I also imagined Nest as having passive aggressive traits. Nest would have been unable to openly express her feelings about the men to whom she was married. In the misogynistic Norman society of the twelfth century, she would even have been unable to speak in public without her husbands’ permission. In my novel, therefore, Nesta lives a life of little sarcastic barbs, smirks and raised eyebrows, feigned illnesses, being late, ‘accidentally’ causing offence, and sudden bouts of spitefulness which represent occasional overflows of an inner rage which would have had no safe outlet.

The only aspect of Nest which is preserved in the annals is, of course, her spectacular personal beauty. Being so beautiful, I decided to make Nesta extremely vain – as well as seductive, funny, and magnetically charismatic. Not ‘nice’ in the classic sense, but when Nesta decides to exercise her charm, mere mortals cannot look away.

Violence, trauma and divided loyalties

Princess Nest also lived a life marred by outbursts of brutal violence. In the book, Nesta is personally courageous and calm in a crisis, as well as comfortable with violence (and, at one point in the novel, quite capable of using it herself). I imagine that all the unresolved trauma would, however, have taken a heavy toll on her mental state– which is why Nesta suffers from night terrors, depressive periods, and odd habits like (in a reaction to her years of hunger) stealing and hiding food from the dinner table whenever she is drunk. One of the governing dynamics in Nesta’s relationship with Angharad is how much Angharad pities her.

One remarkable thing about Princess Nest was the fact that she was intimately related to both sides in the brutal conquest of Wales. At one point, she lived through a three-way battle between her brother (leading the rebels), her husband (attempting to suppress them) and her mother’s cousin who was also her past lover (representing the King, another ex-lover of hers). This fact has allowed me to inject layers of ambiguity into Nesta’s closest relationships. The Nesta of my novel hides her own thoughts whilst she flatters and ensnares those around her, constantly trying to plan contingencies and manipulate whoever she needs to help her survive, never sure which of her close relations is going to triumph or be killed at any given moment. She is good at saying the right thing; she understands how to appeal to men (and how to provoke and torture them).

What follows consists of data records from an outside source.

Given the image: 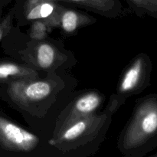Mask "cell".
<instances>
[{
	"label": "cell",
	"mask_w": 157,
	"mask_h": 157,
	"mask_svg": "<svg viewBox=\"0 0 157 157\" xmlns=\"http://www.w3.org/2000/svg\"><path fill=\"white\" fill-rule=\"evenodd\" d=\"M52 30L53 29L47 20H35L29 24L27 34L29 38L33 40H43L48 38Z\"/></svg>",
	"instance_id": "12"
},
{
	"label": "cell",
	"mask_w": 157,
	"mask_h": 157,
	"mask_svg": "<svg viewBox=\"0 0 157 157\" xmlns=\"http://www.w3.org/2000/svg\"><path fill=\"white\" fill-rule=\"evenodd\" d=\"M78 81L71 72L0 85V98L20 113L29 129L52 136L58 115L76 94Z\"/></svg>",
	"instance_id": "1"
},
{
	"label": "cell",
	"mask_w": 157,
	"mask_h": 157,
	"mask_svg": "<svg viewBox=\"0 0 157 157\" xmlns=\"http://www.w3.org/2000/svg\"><path fill=\"white\" fill-rule=\"evenodd\" d=\"M11 0H0V19L3 17V11L6 6L11 2Z\"/></svg>",
	"instance_id": "14"
},
{
	"label": "cell",
	"mask_w": 157,
	"mask_h": 157,
	"mask_svg": "<svg viewBox=\"0 0 157 157\" xmlns=\"http://www.w3.org/2000/svg\"><path fill=\"white\" fill-rule=\"evenodd\" d=\"M124 104L113 94L101 111L61 127L48 140L55 156L86 157L96 153L107 136L113 117Z\"/></svg>",
	"instance_id": "2"
},
{
	"label": "cell",
	"mask_w": 157,
	"mask_h": 157,
	"mask_svg": "<svg viewBox=\"0 0 157 157\" xmlns=\"http://www.w3.org/2000/svg\"><path fill=\"white\" fill-rule=\"evenodd\" d=\"M15 25V8L12 6L9 12L0 19V43L12 30Z\"/></svg>",
	"instance_id": "13"
},
{
	"label": "cell",
	"mask_w": 157,
	"mask_h": 157,
	"mask_svg": "<svg viewBox=\"0 0 157 157\" xmlns=\"http://www.w3.org/2000/svg\"><path fill=\"white\" fill-rule=\"evenodd\" d=\"M42 2L66 3L86 9L107 18H117L125 15L121 0H16L13 5L15 11H21Z\"/></svg>",
	"instance_id": "8"
},
{
	"label": "cell",
	"mask_w": 157,
	"mask_h": 157,
	"mask_svg": "<svg viewBox=\"0 0 157 157\" xmlns=\"http://www.w3.org/2000/svg\"><path fill=\"white\" fill-rule=\"evenodd\" d=\"M153 63L147 53L136 55L124 68L113 94L126 102L128 98L138 95L150 86Z\"/></svg>",
	"instance_id": "6"
},
{
	"label": "cell",
	"mask_w": 157,
	"mask_h": 157,
	"mask_svg": "<svg viewBox=\"0 0 157 157\" xmlns=\"http://www.w3.org/2000/svg\"><path fill=\"white\" fill-rule=\"evenodd\" d=\"M144 157H157V151L155 153H153V154L147 155V156H144Z\"/></svg>",
	"instance_id": "15"
},
{
	"label": "cell",
	"mask_w": 157,
	"mask_h": 157,
	"mask_svg": "<svg viewBox=\"0 0 157 157\" xmlns=\"http://www.w3.org/2000/svg\"><path fill=\"white\" fill-rule=\"evenodd\" d=\"M11 1H12H12H16V0H11Z\"/></svg>",
	"instance_id": "16"
},
{
	"label": "cell",
	"mask_w": 157,
	"mask_h": 157,
	"mask_svg": "<svg viewBox=\"0 0 157 157\" xmlns=\"http://www.w3.org/2000/svg\"><path fill=\"white\" fill-rule=\"evenodd\" d=\"M117 147L124 157H144L157 149V93L136 100Z\"/></svg>",
	"instance_id": "4"
},
{
	"label": "cell",
	"mask_w": 157,
	"mask_h": 157,
	"mask_svg": "<svg viewBox=\"0 0 157 157\" xmlns=\"http://www.w3.org/2000/svg\"><path fill=\"white\" fill-rule=\"evenodd\" d=\"M132 12L140 18L149 16L157 20V0H125Z\"/></svg>",
	"instance_id": "11"
},
{
	"label": "cell",
	"mask_w": 157,
	"mask_h": 157,
	"mask_svg": "<svg viewBox=\"0 0 157 157\" xmlns=\"http://www.w3.org/2000/svg\"><path fill=\"white\" fill-rule=\"evenodd\" d=\"M0 44L9 58L30 66L42 75L71 72L78 63L75 54L62 41L49 37L33 40L15 25Z\"/></svg>",
	"instance_id": "3"
},
{
	"label": "cell",
	"mask_w": 157,
	"mask_h": 157,
	"mask_svg": "<svg viewBox=\"0 0 157 157\" xmlns=\"http://www.w3.org/2000/svg\"><path fill=\"white\" fill-rule=\"evenodd\" d=\"M55 18L57 29H60L64 36H71L82 28L91 25L97 21L94 17L59 2L55 11Z\"/></svg>",
	"instance_id": "9"
},
{
	"label": "cell",
	"mask_w": 157,
	"mask_h": 157,
	"mask_svg": "<svg viewBox=\"0 0 157 157\" xmlns=\"http://www.w3.org/2000/svg\"><path fill=\"white\" fill-rule=\"evenodd\" d=\"M105 101V95L97 89L78 90L58 115L52 135L73 121L101 111Z\"/></svg>",
	"instance_id": "7"
},
{
	"label": "cell",
	"mask_w": 157,
	"mask_h": 157,
	"mask_svg": "<svg viewBox=\"0 0 157 157\" xmlns=\"http://www.w3.org/2000/svg\"><path fill=\"white\" fill-rule=\"evenodd\" d=\"M44 76L30 66L12 58H0V85Z\"/></svg>",
	"instance_id": "10"
},
{
	"label": "cell",
	"mask_w": 157,
	"mask_h": 157,
	"mask_svg": "<svg viewBox=\"0 0 157 157\" xmlns=\"http://www.w3.org/2000/svg\"><path fill=\"white\" fill-rule=\"evenodd\" d=\"M0 157H56L48 139L0 111Z\"/></svg>",
	"instance_id": "5"
}]
</instances>
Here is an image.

A mysterious and unreliable narrator

Finally, and most importantly, there are far too many things that we do not know about Princess Nest. Historians have no idea what happened to Nest’s mother when Deheubarth was conquered – she simply vanishes from the record. Both the Prince of Powys and the Sheriff of Pembroke had sons of whom Nest was the alleged mother – but the truth of their parentage is shrouded by time. So, I decided to make the Nesta in my novel a mysterious figure. If I, despite my immense curiosity, cannot discover the missing facts about Princess Nest – well then, my readers cannot know either. In the book, Nesta is an unreliable narrator – she drops hints, but she also tells lies. Many key things which Angharad would love to know about her mother are obscured by gossip and rumour, scandal and accusation. Like Angharad, I wish they weren’t.

So, there we have it – this is how the character of Nesta was born, a woman who, as Angharad says, is ‘a riddle … mercurial, as fickle and elusive as a roe deer, sometimes happy beyond reason, often plunged into sorrow with no apparent cause’.

I would have enjoyed knowing Princess Nest. I am not sure I would have liked her much – and vice versa – but she was undoubtedly a remarkable woman: the type for whom people willingly surrender their lives.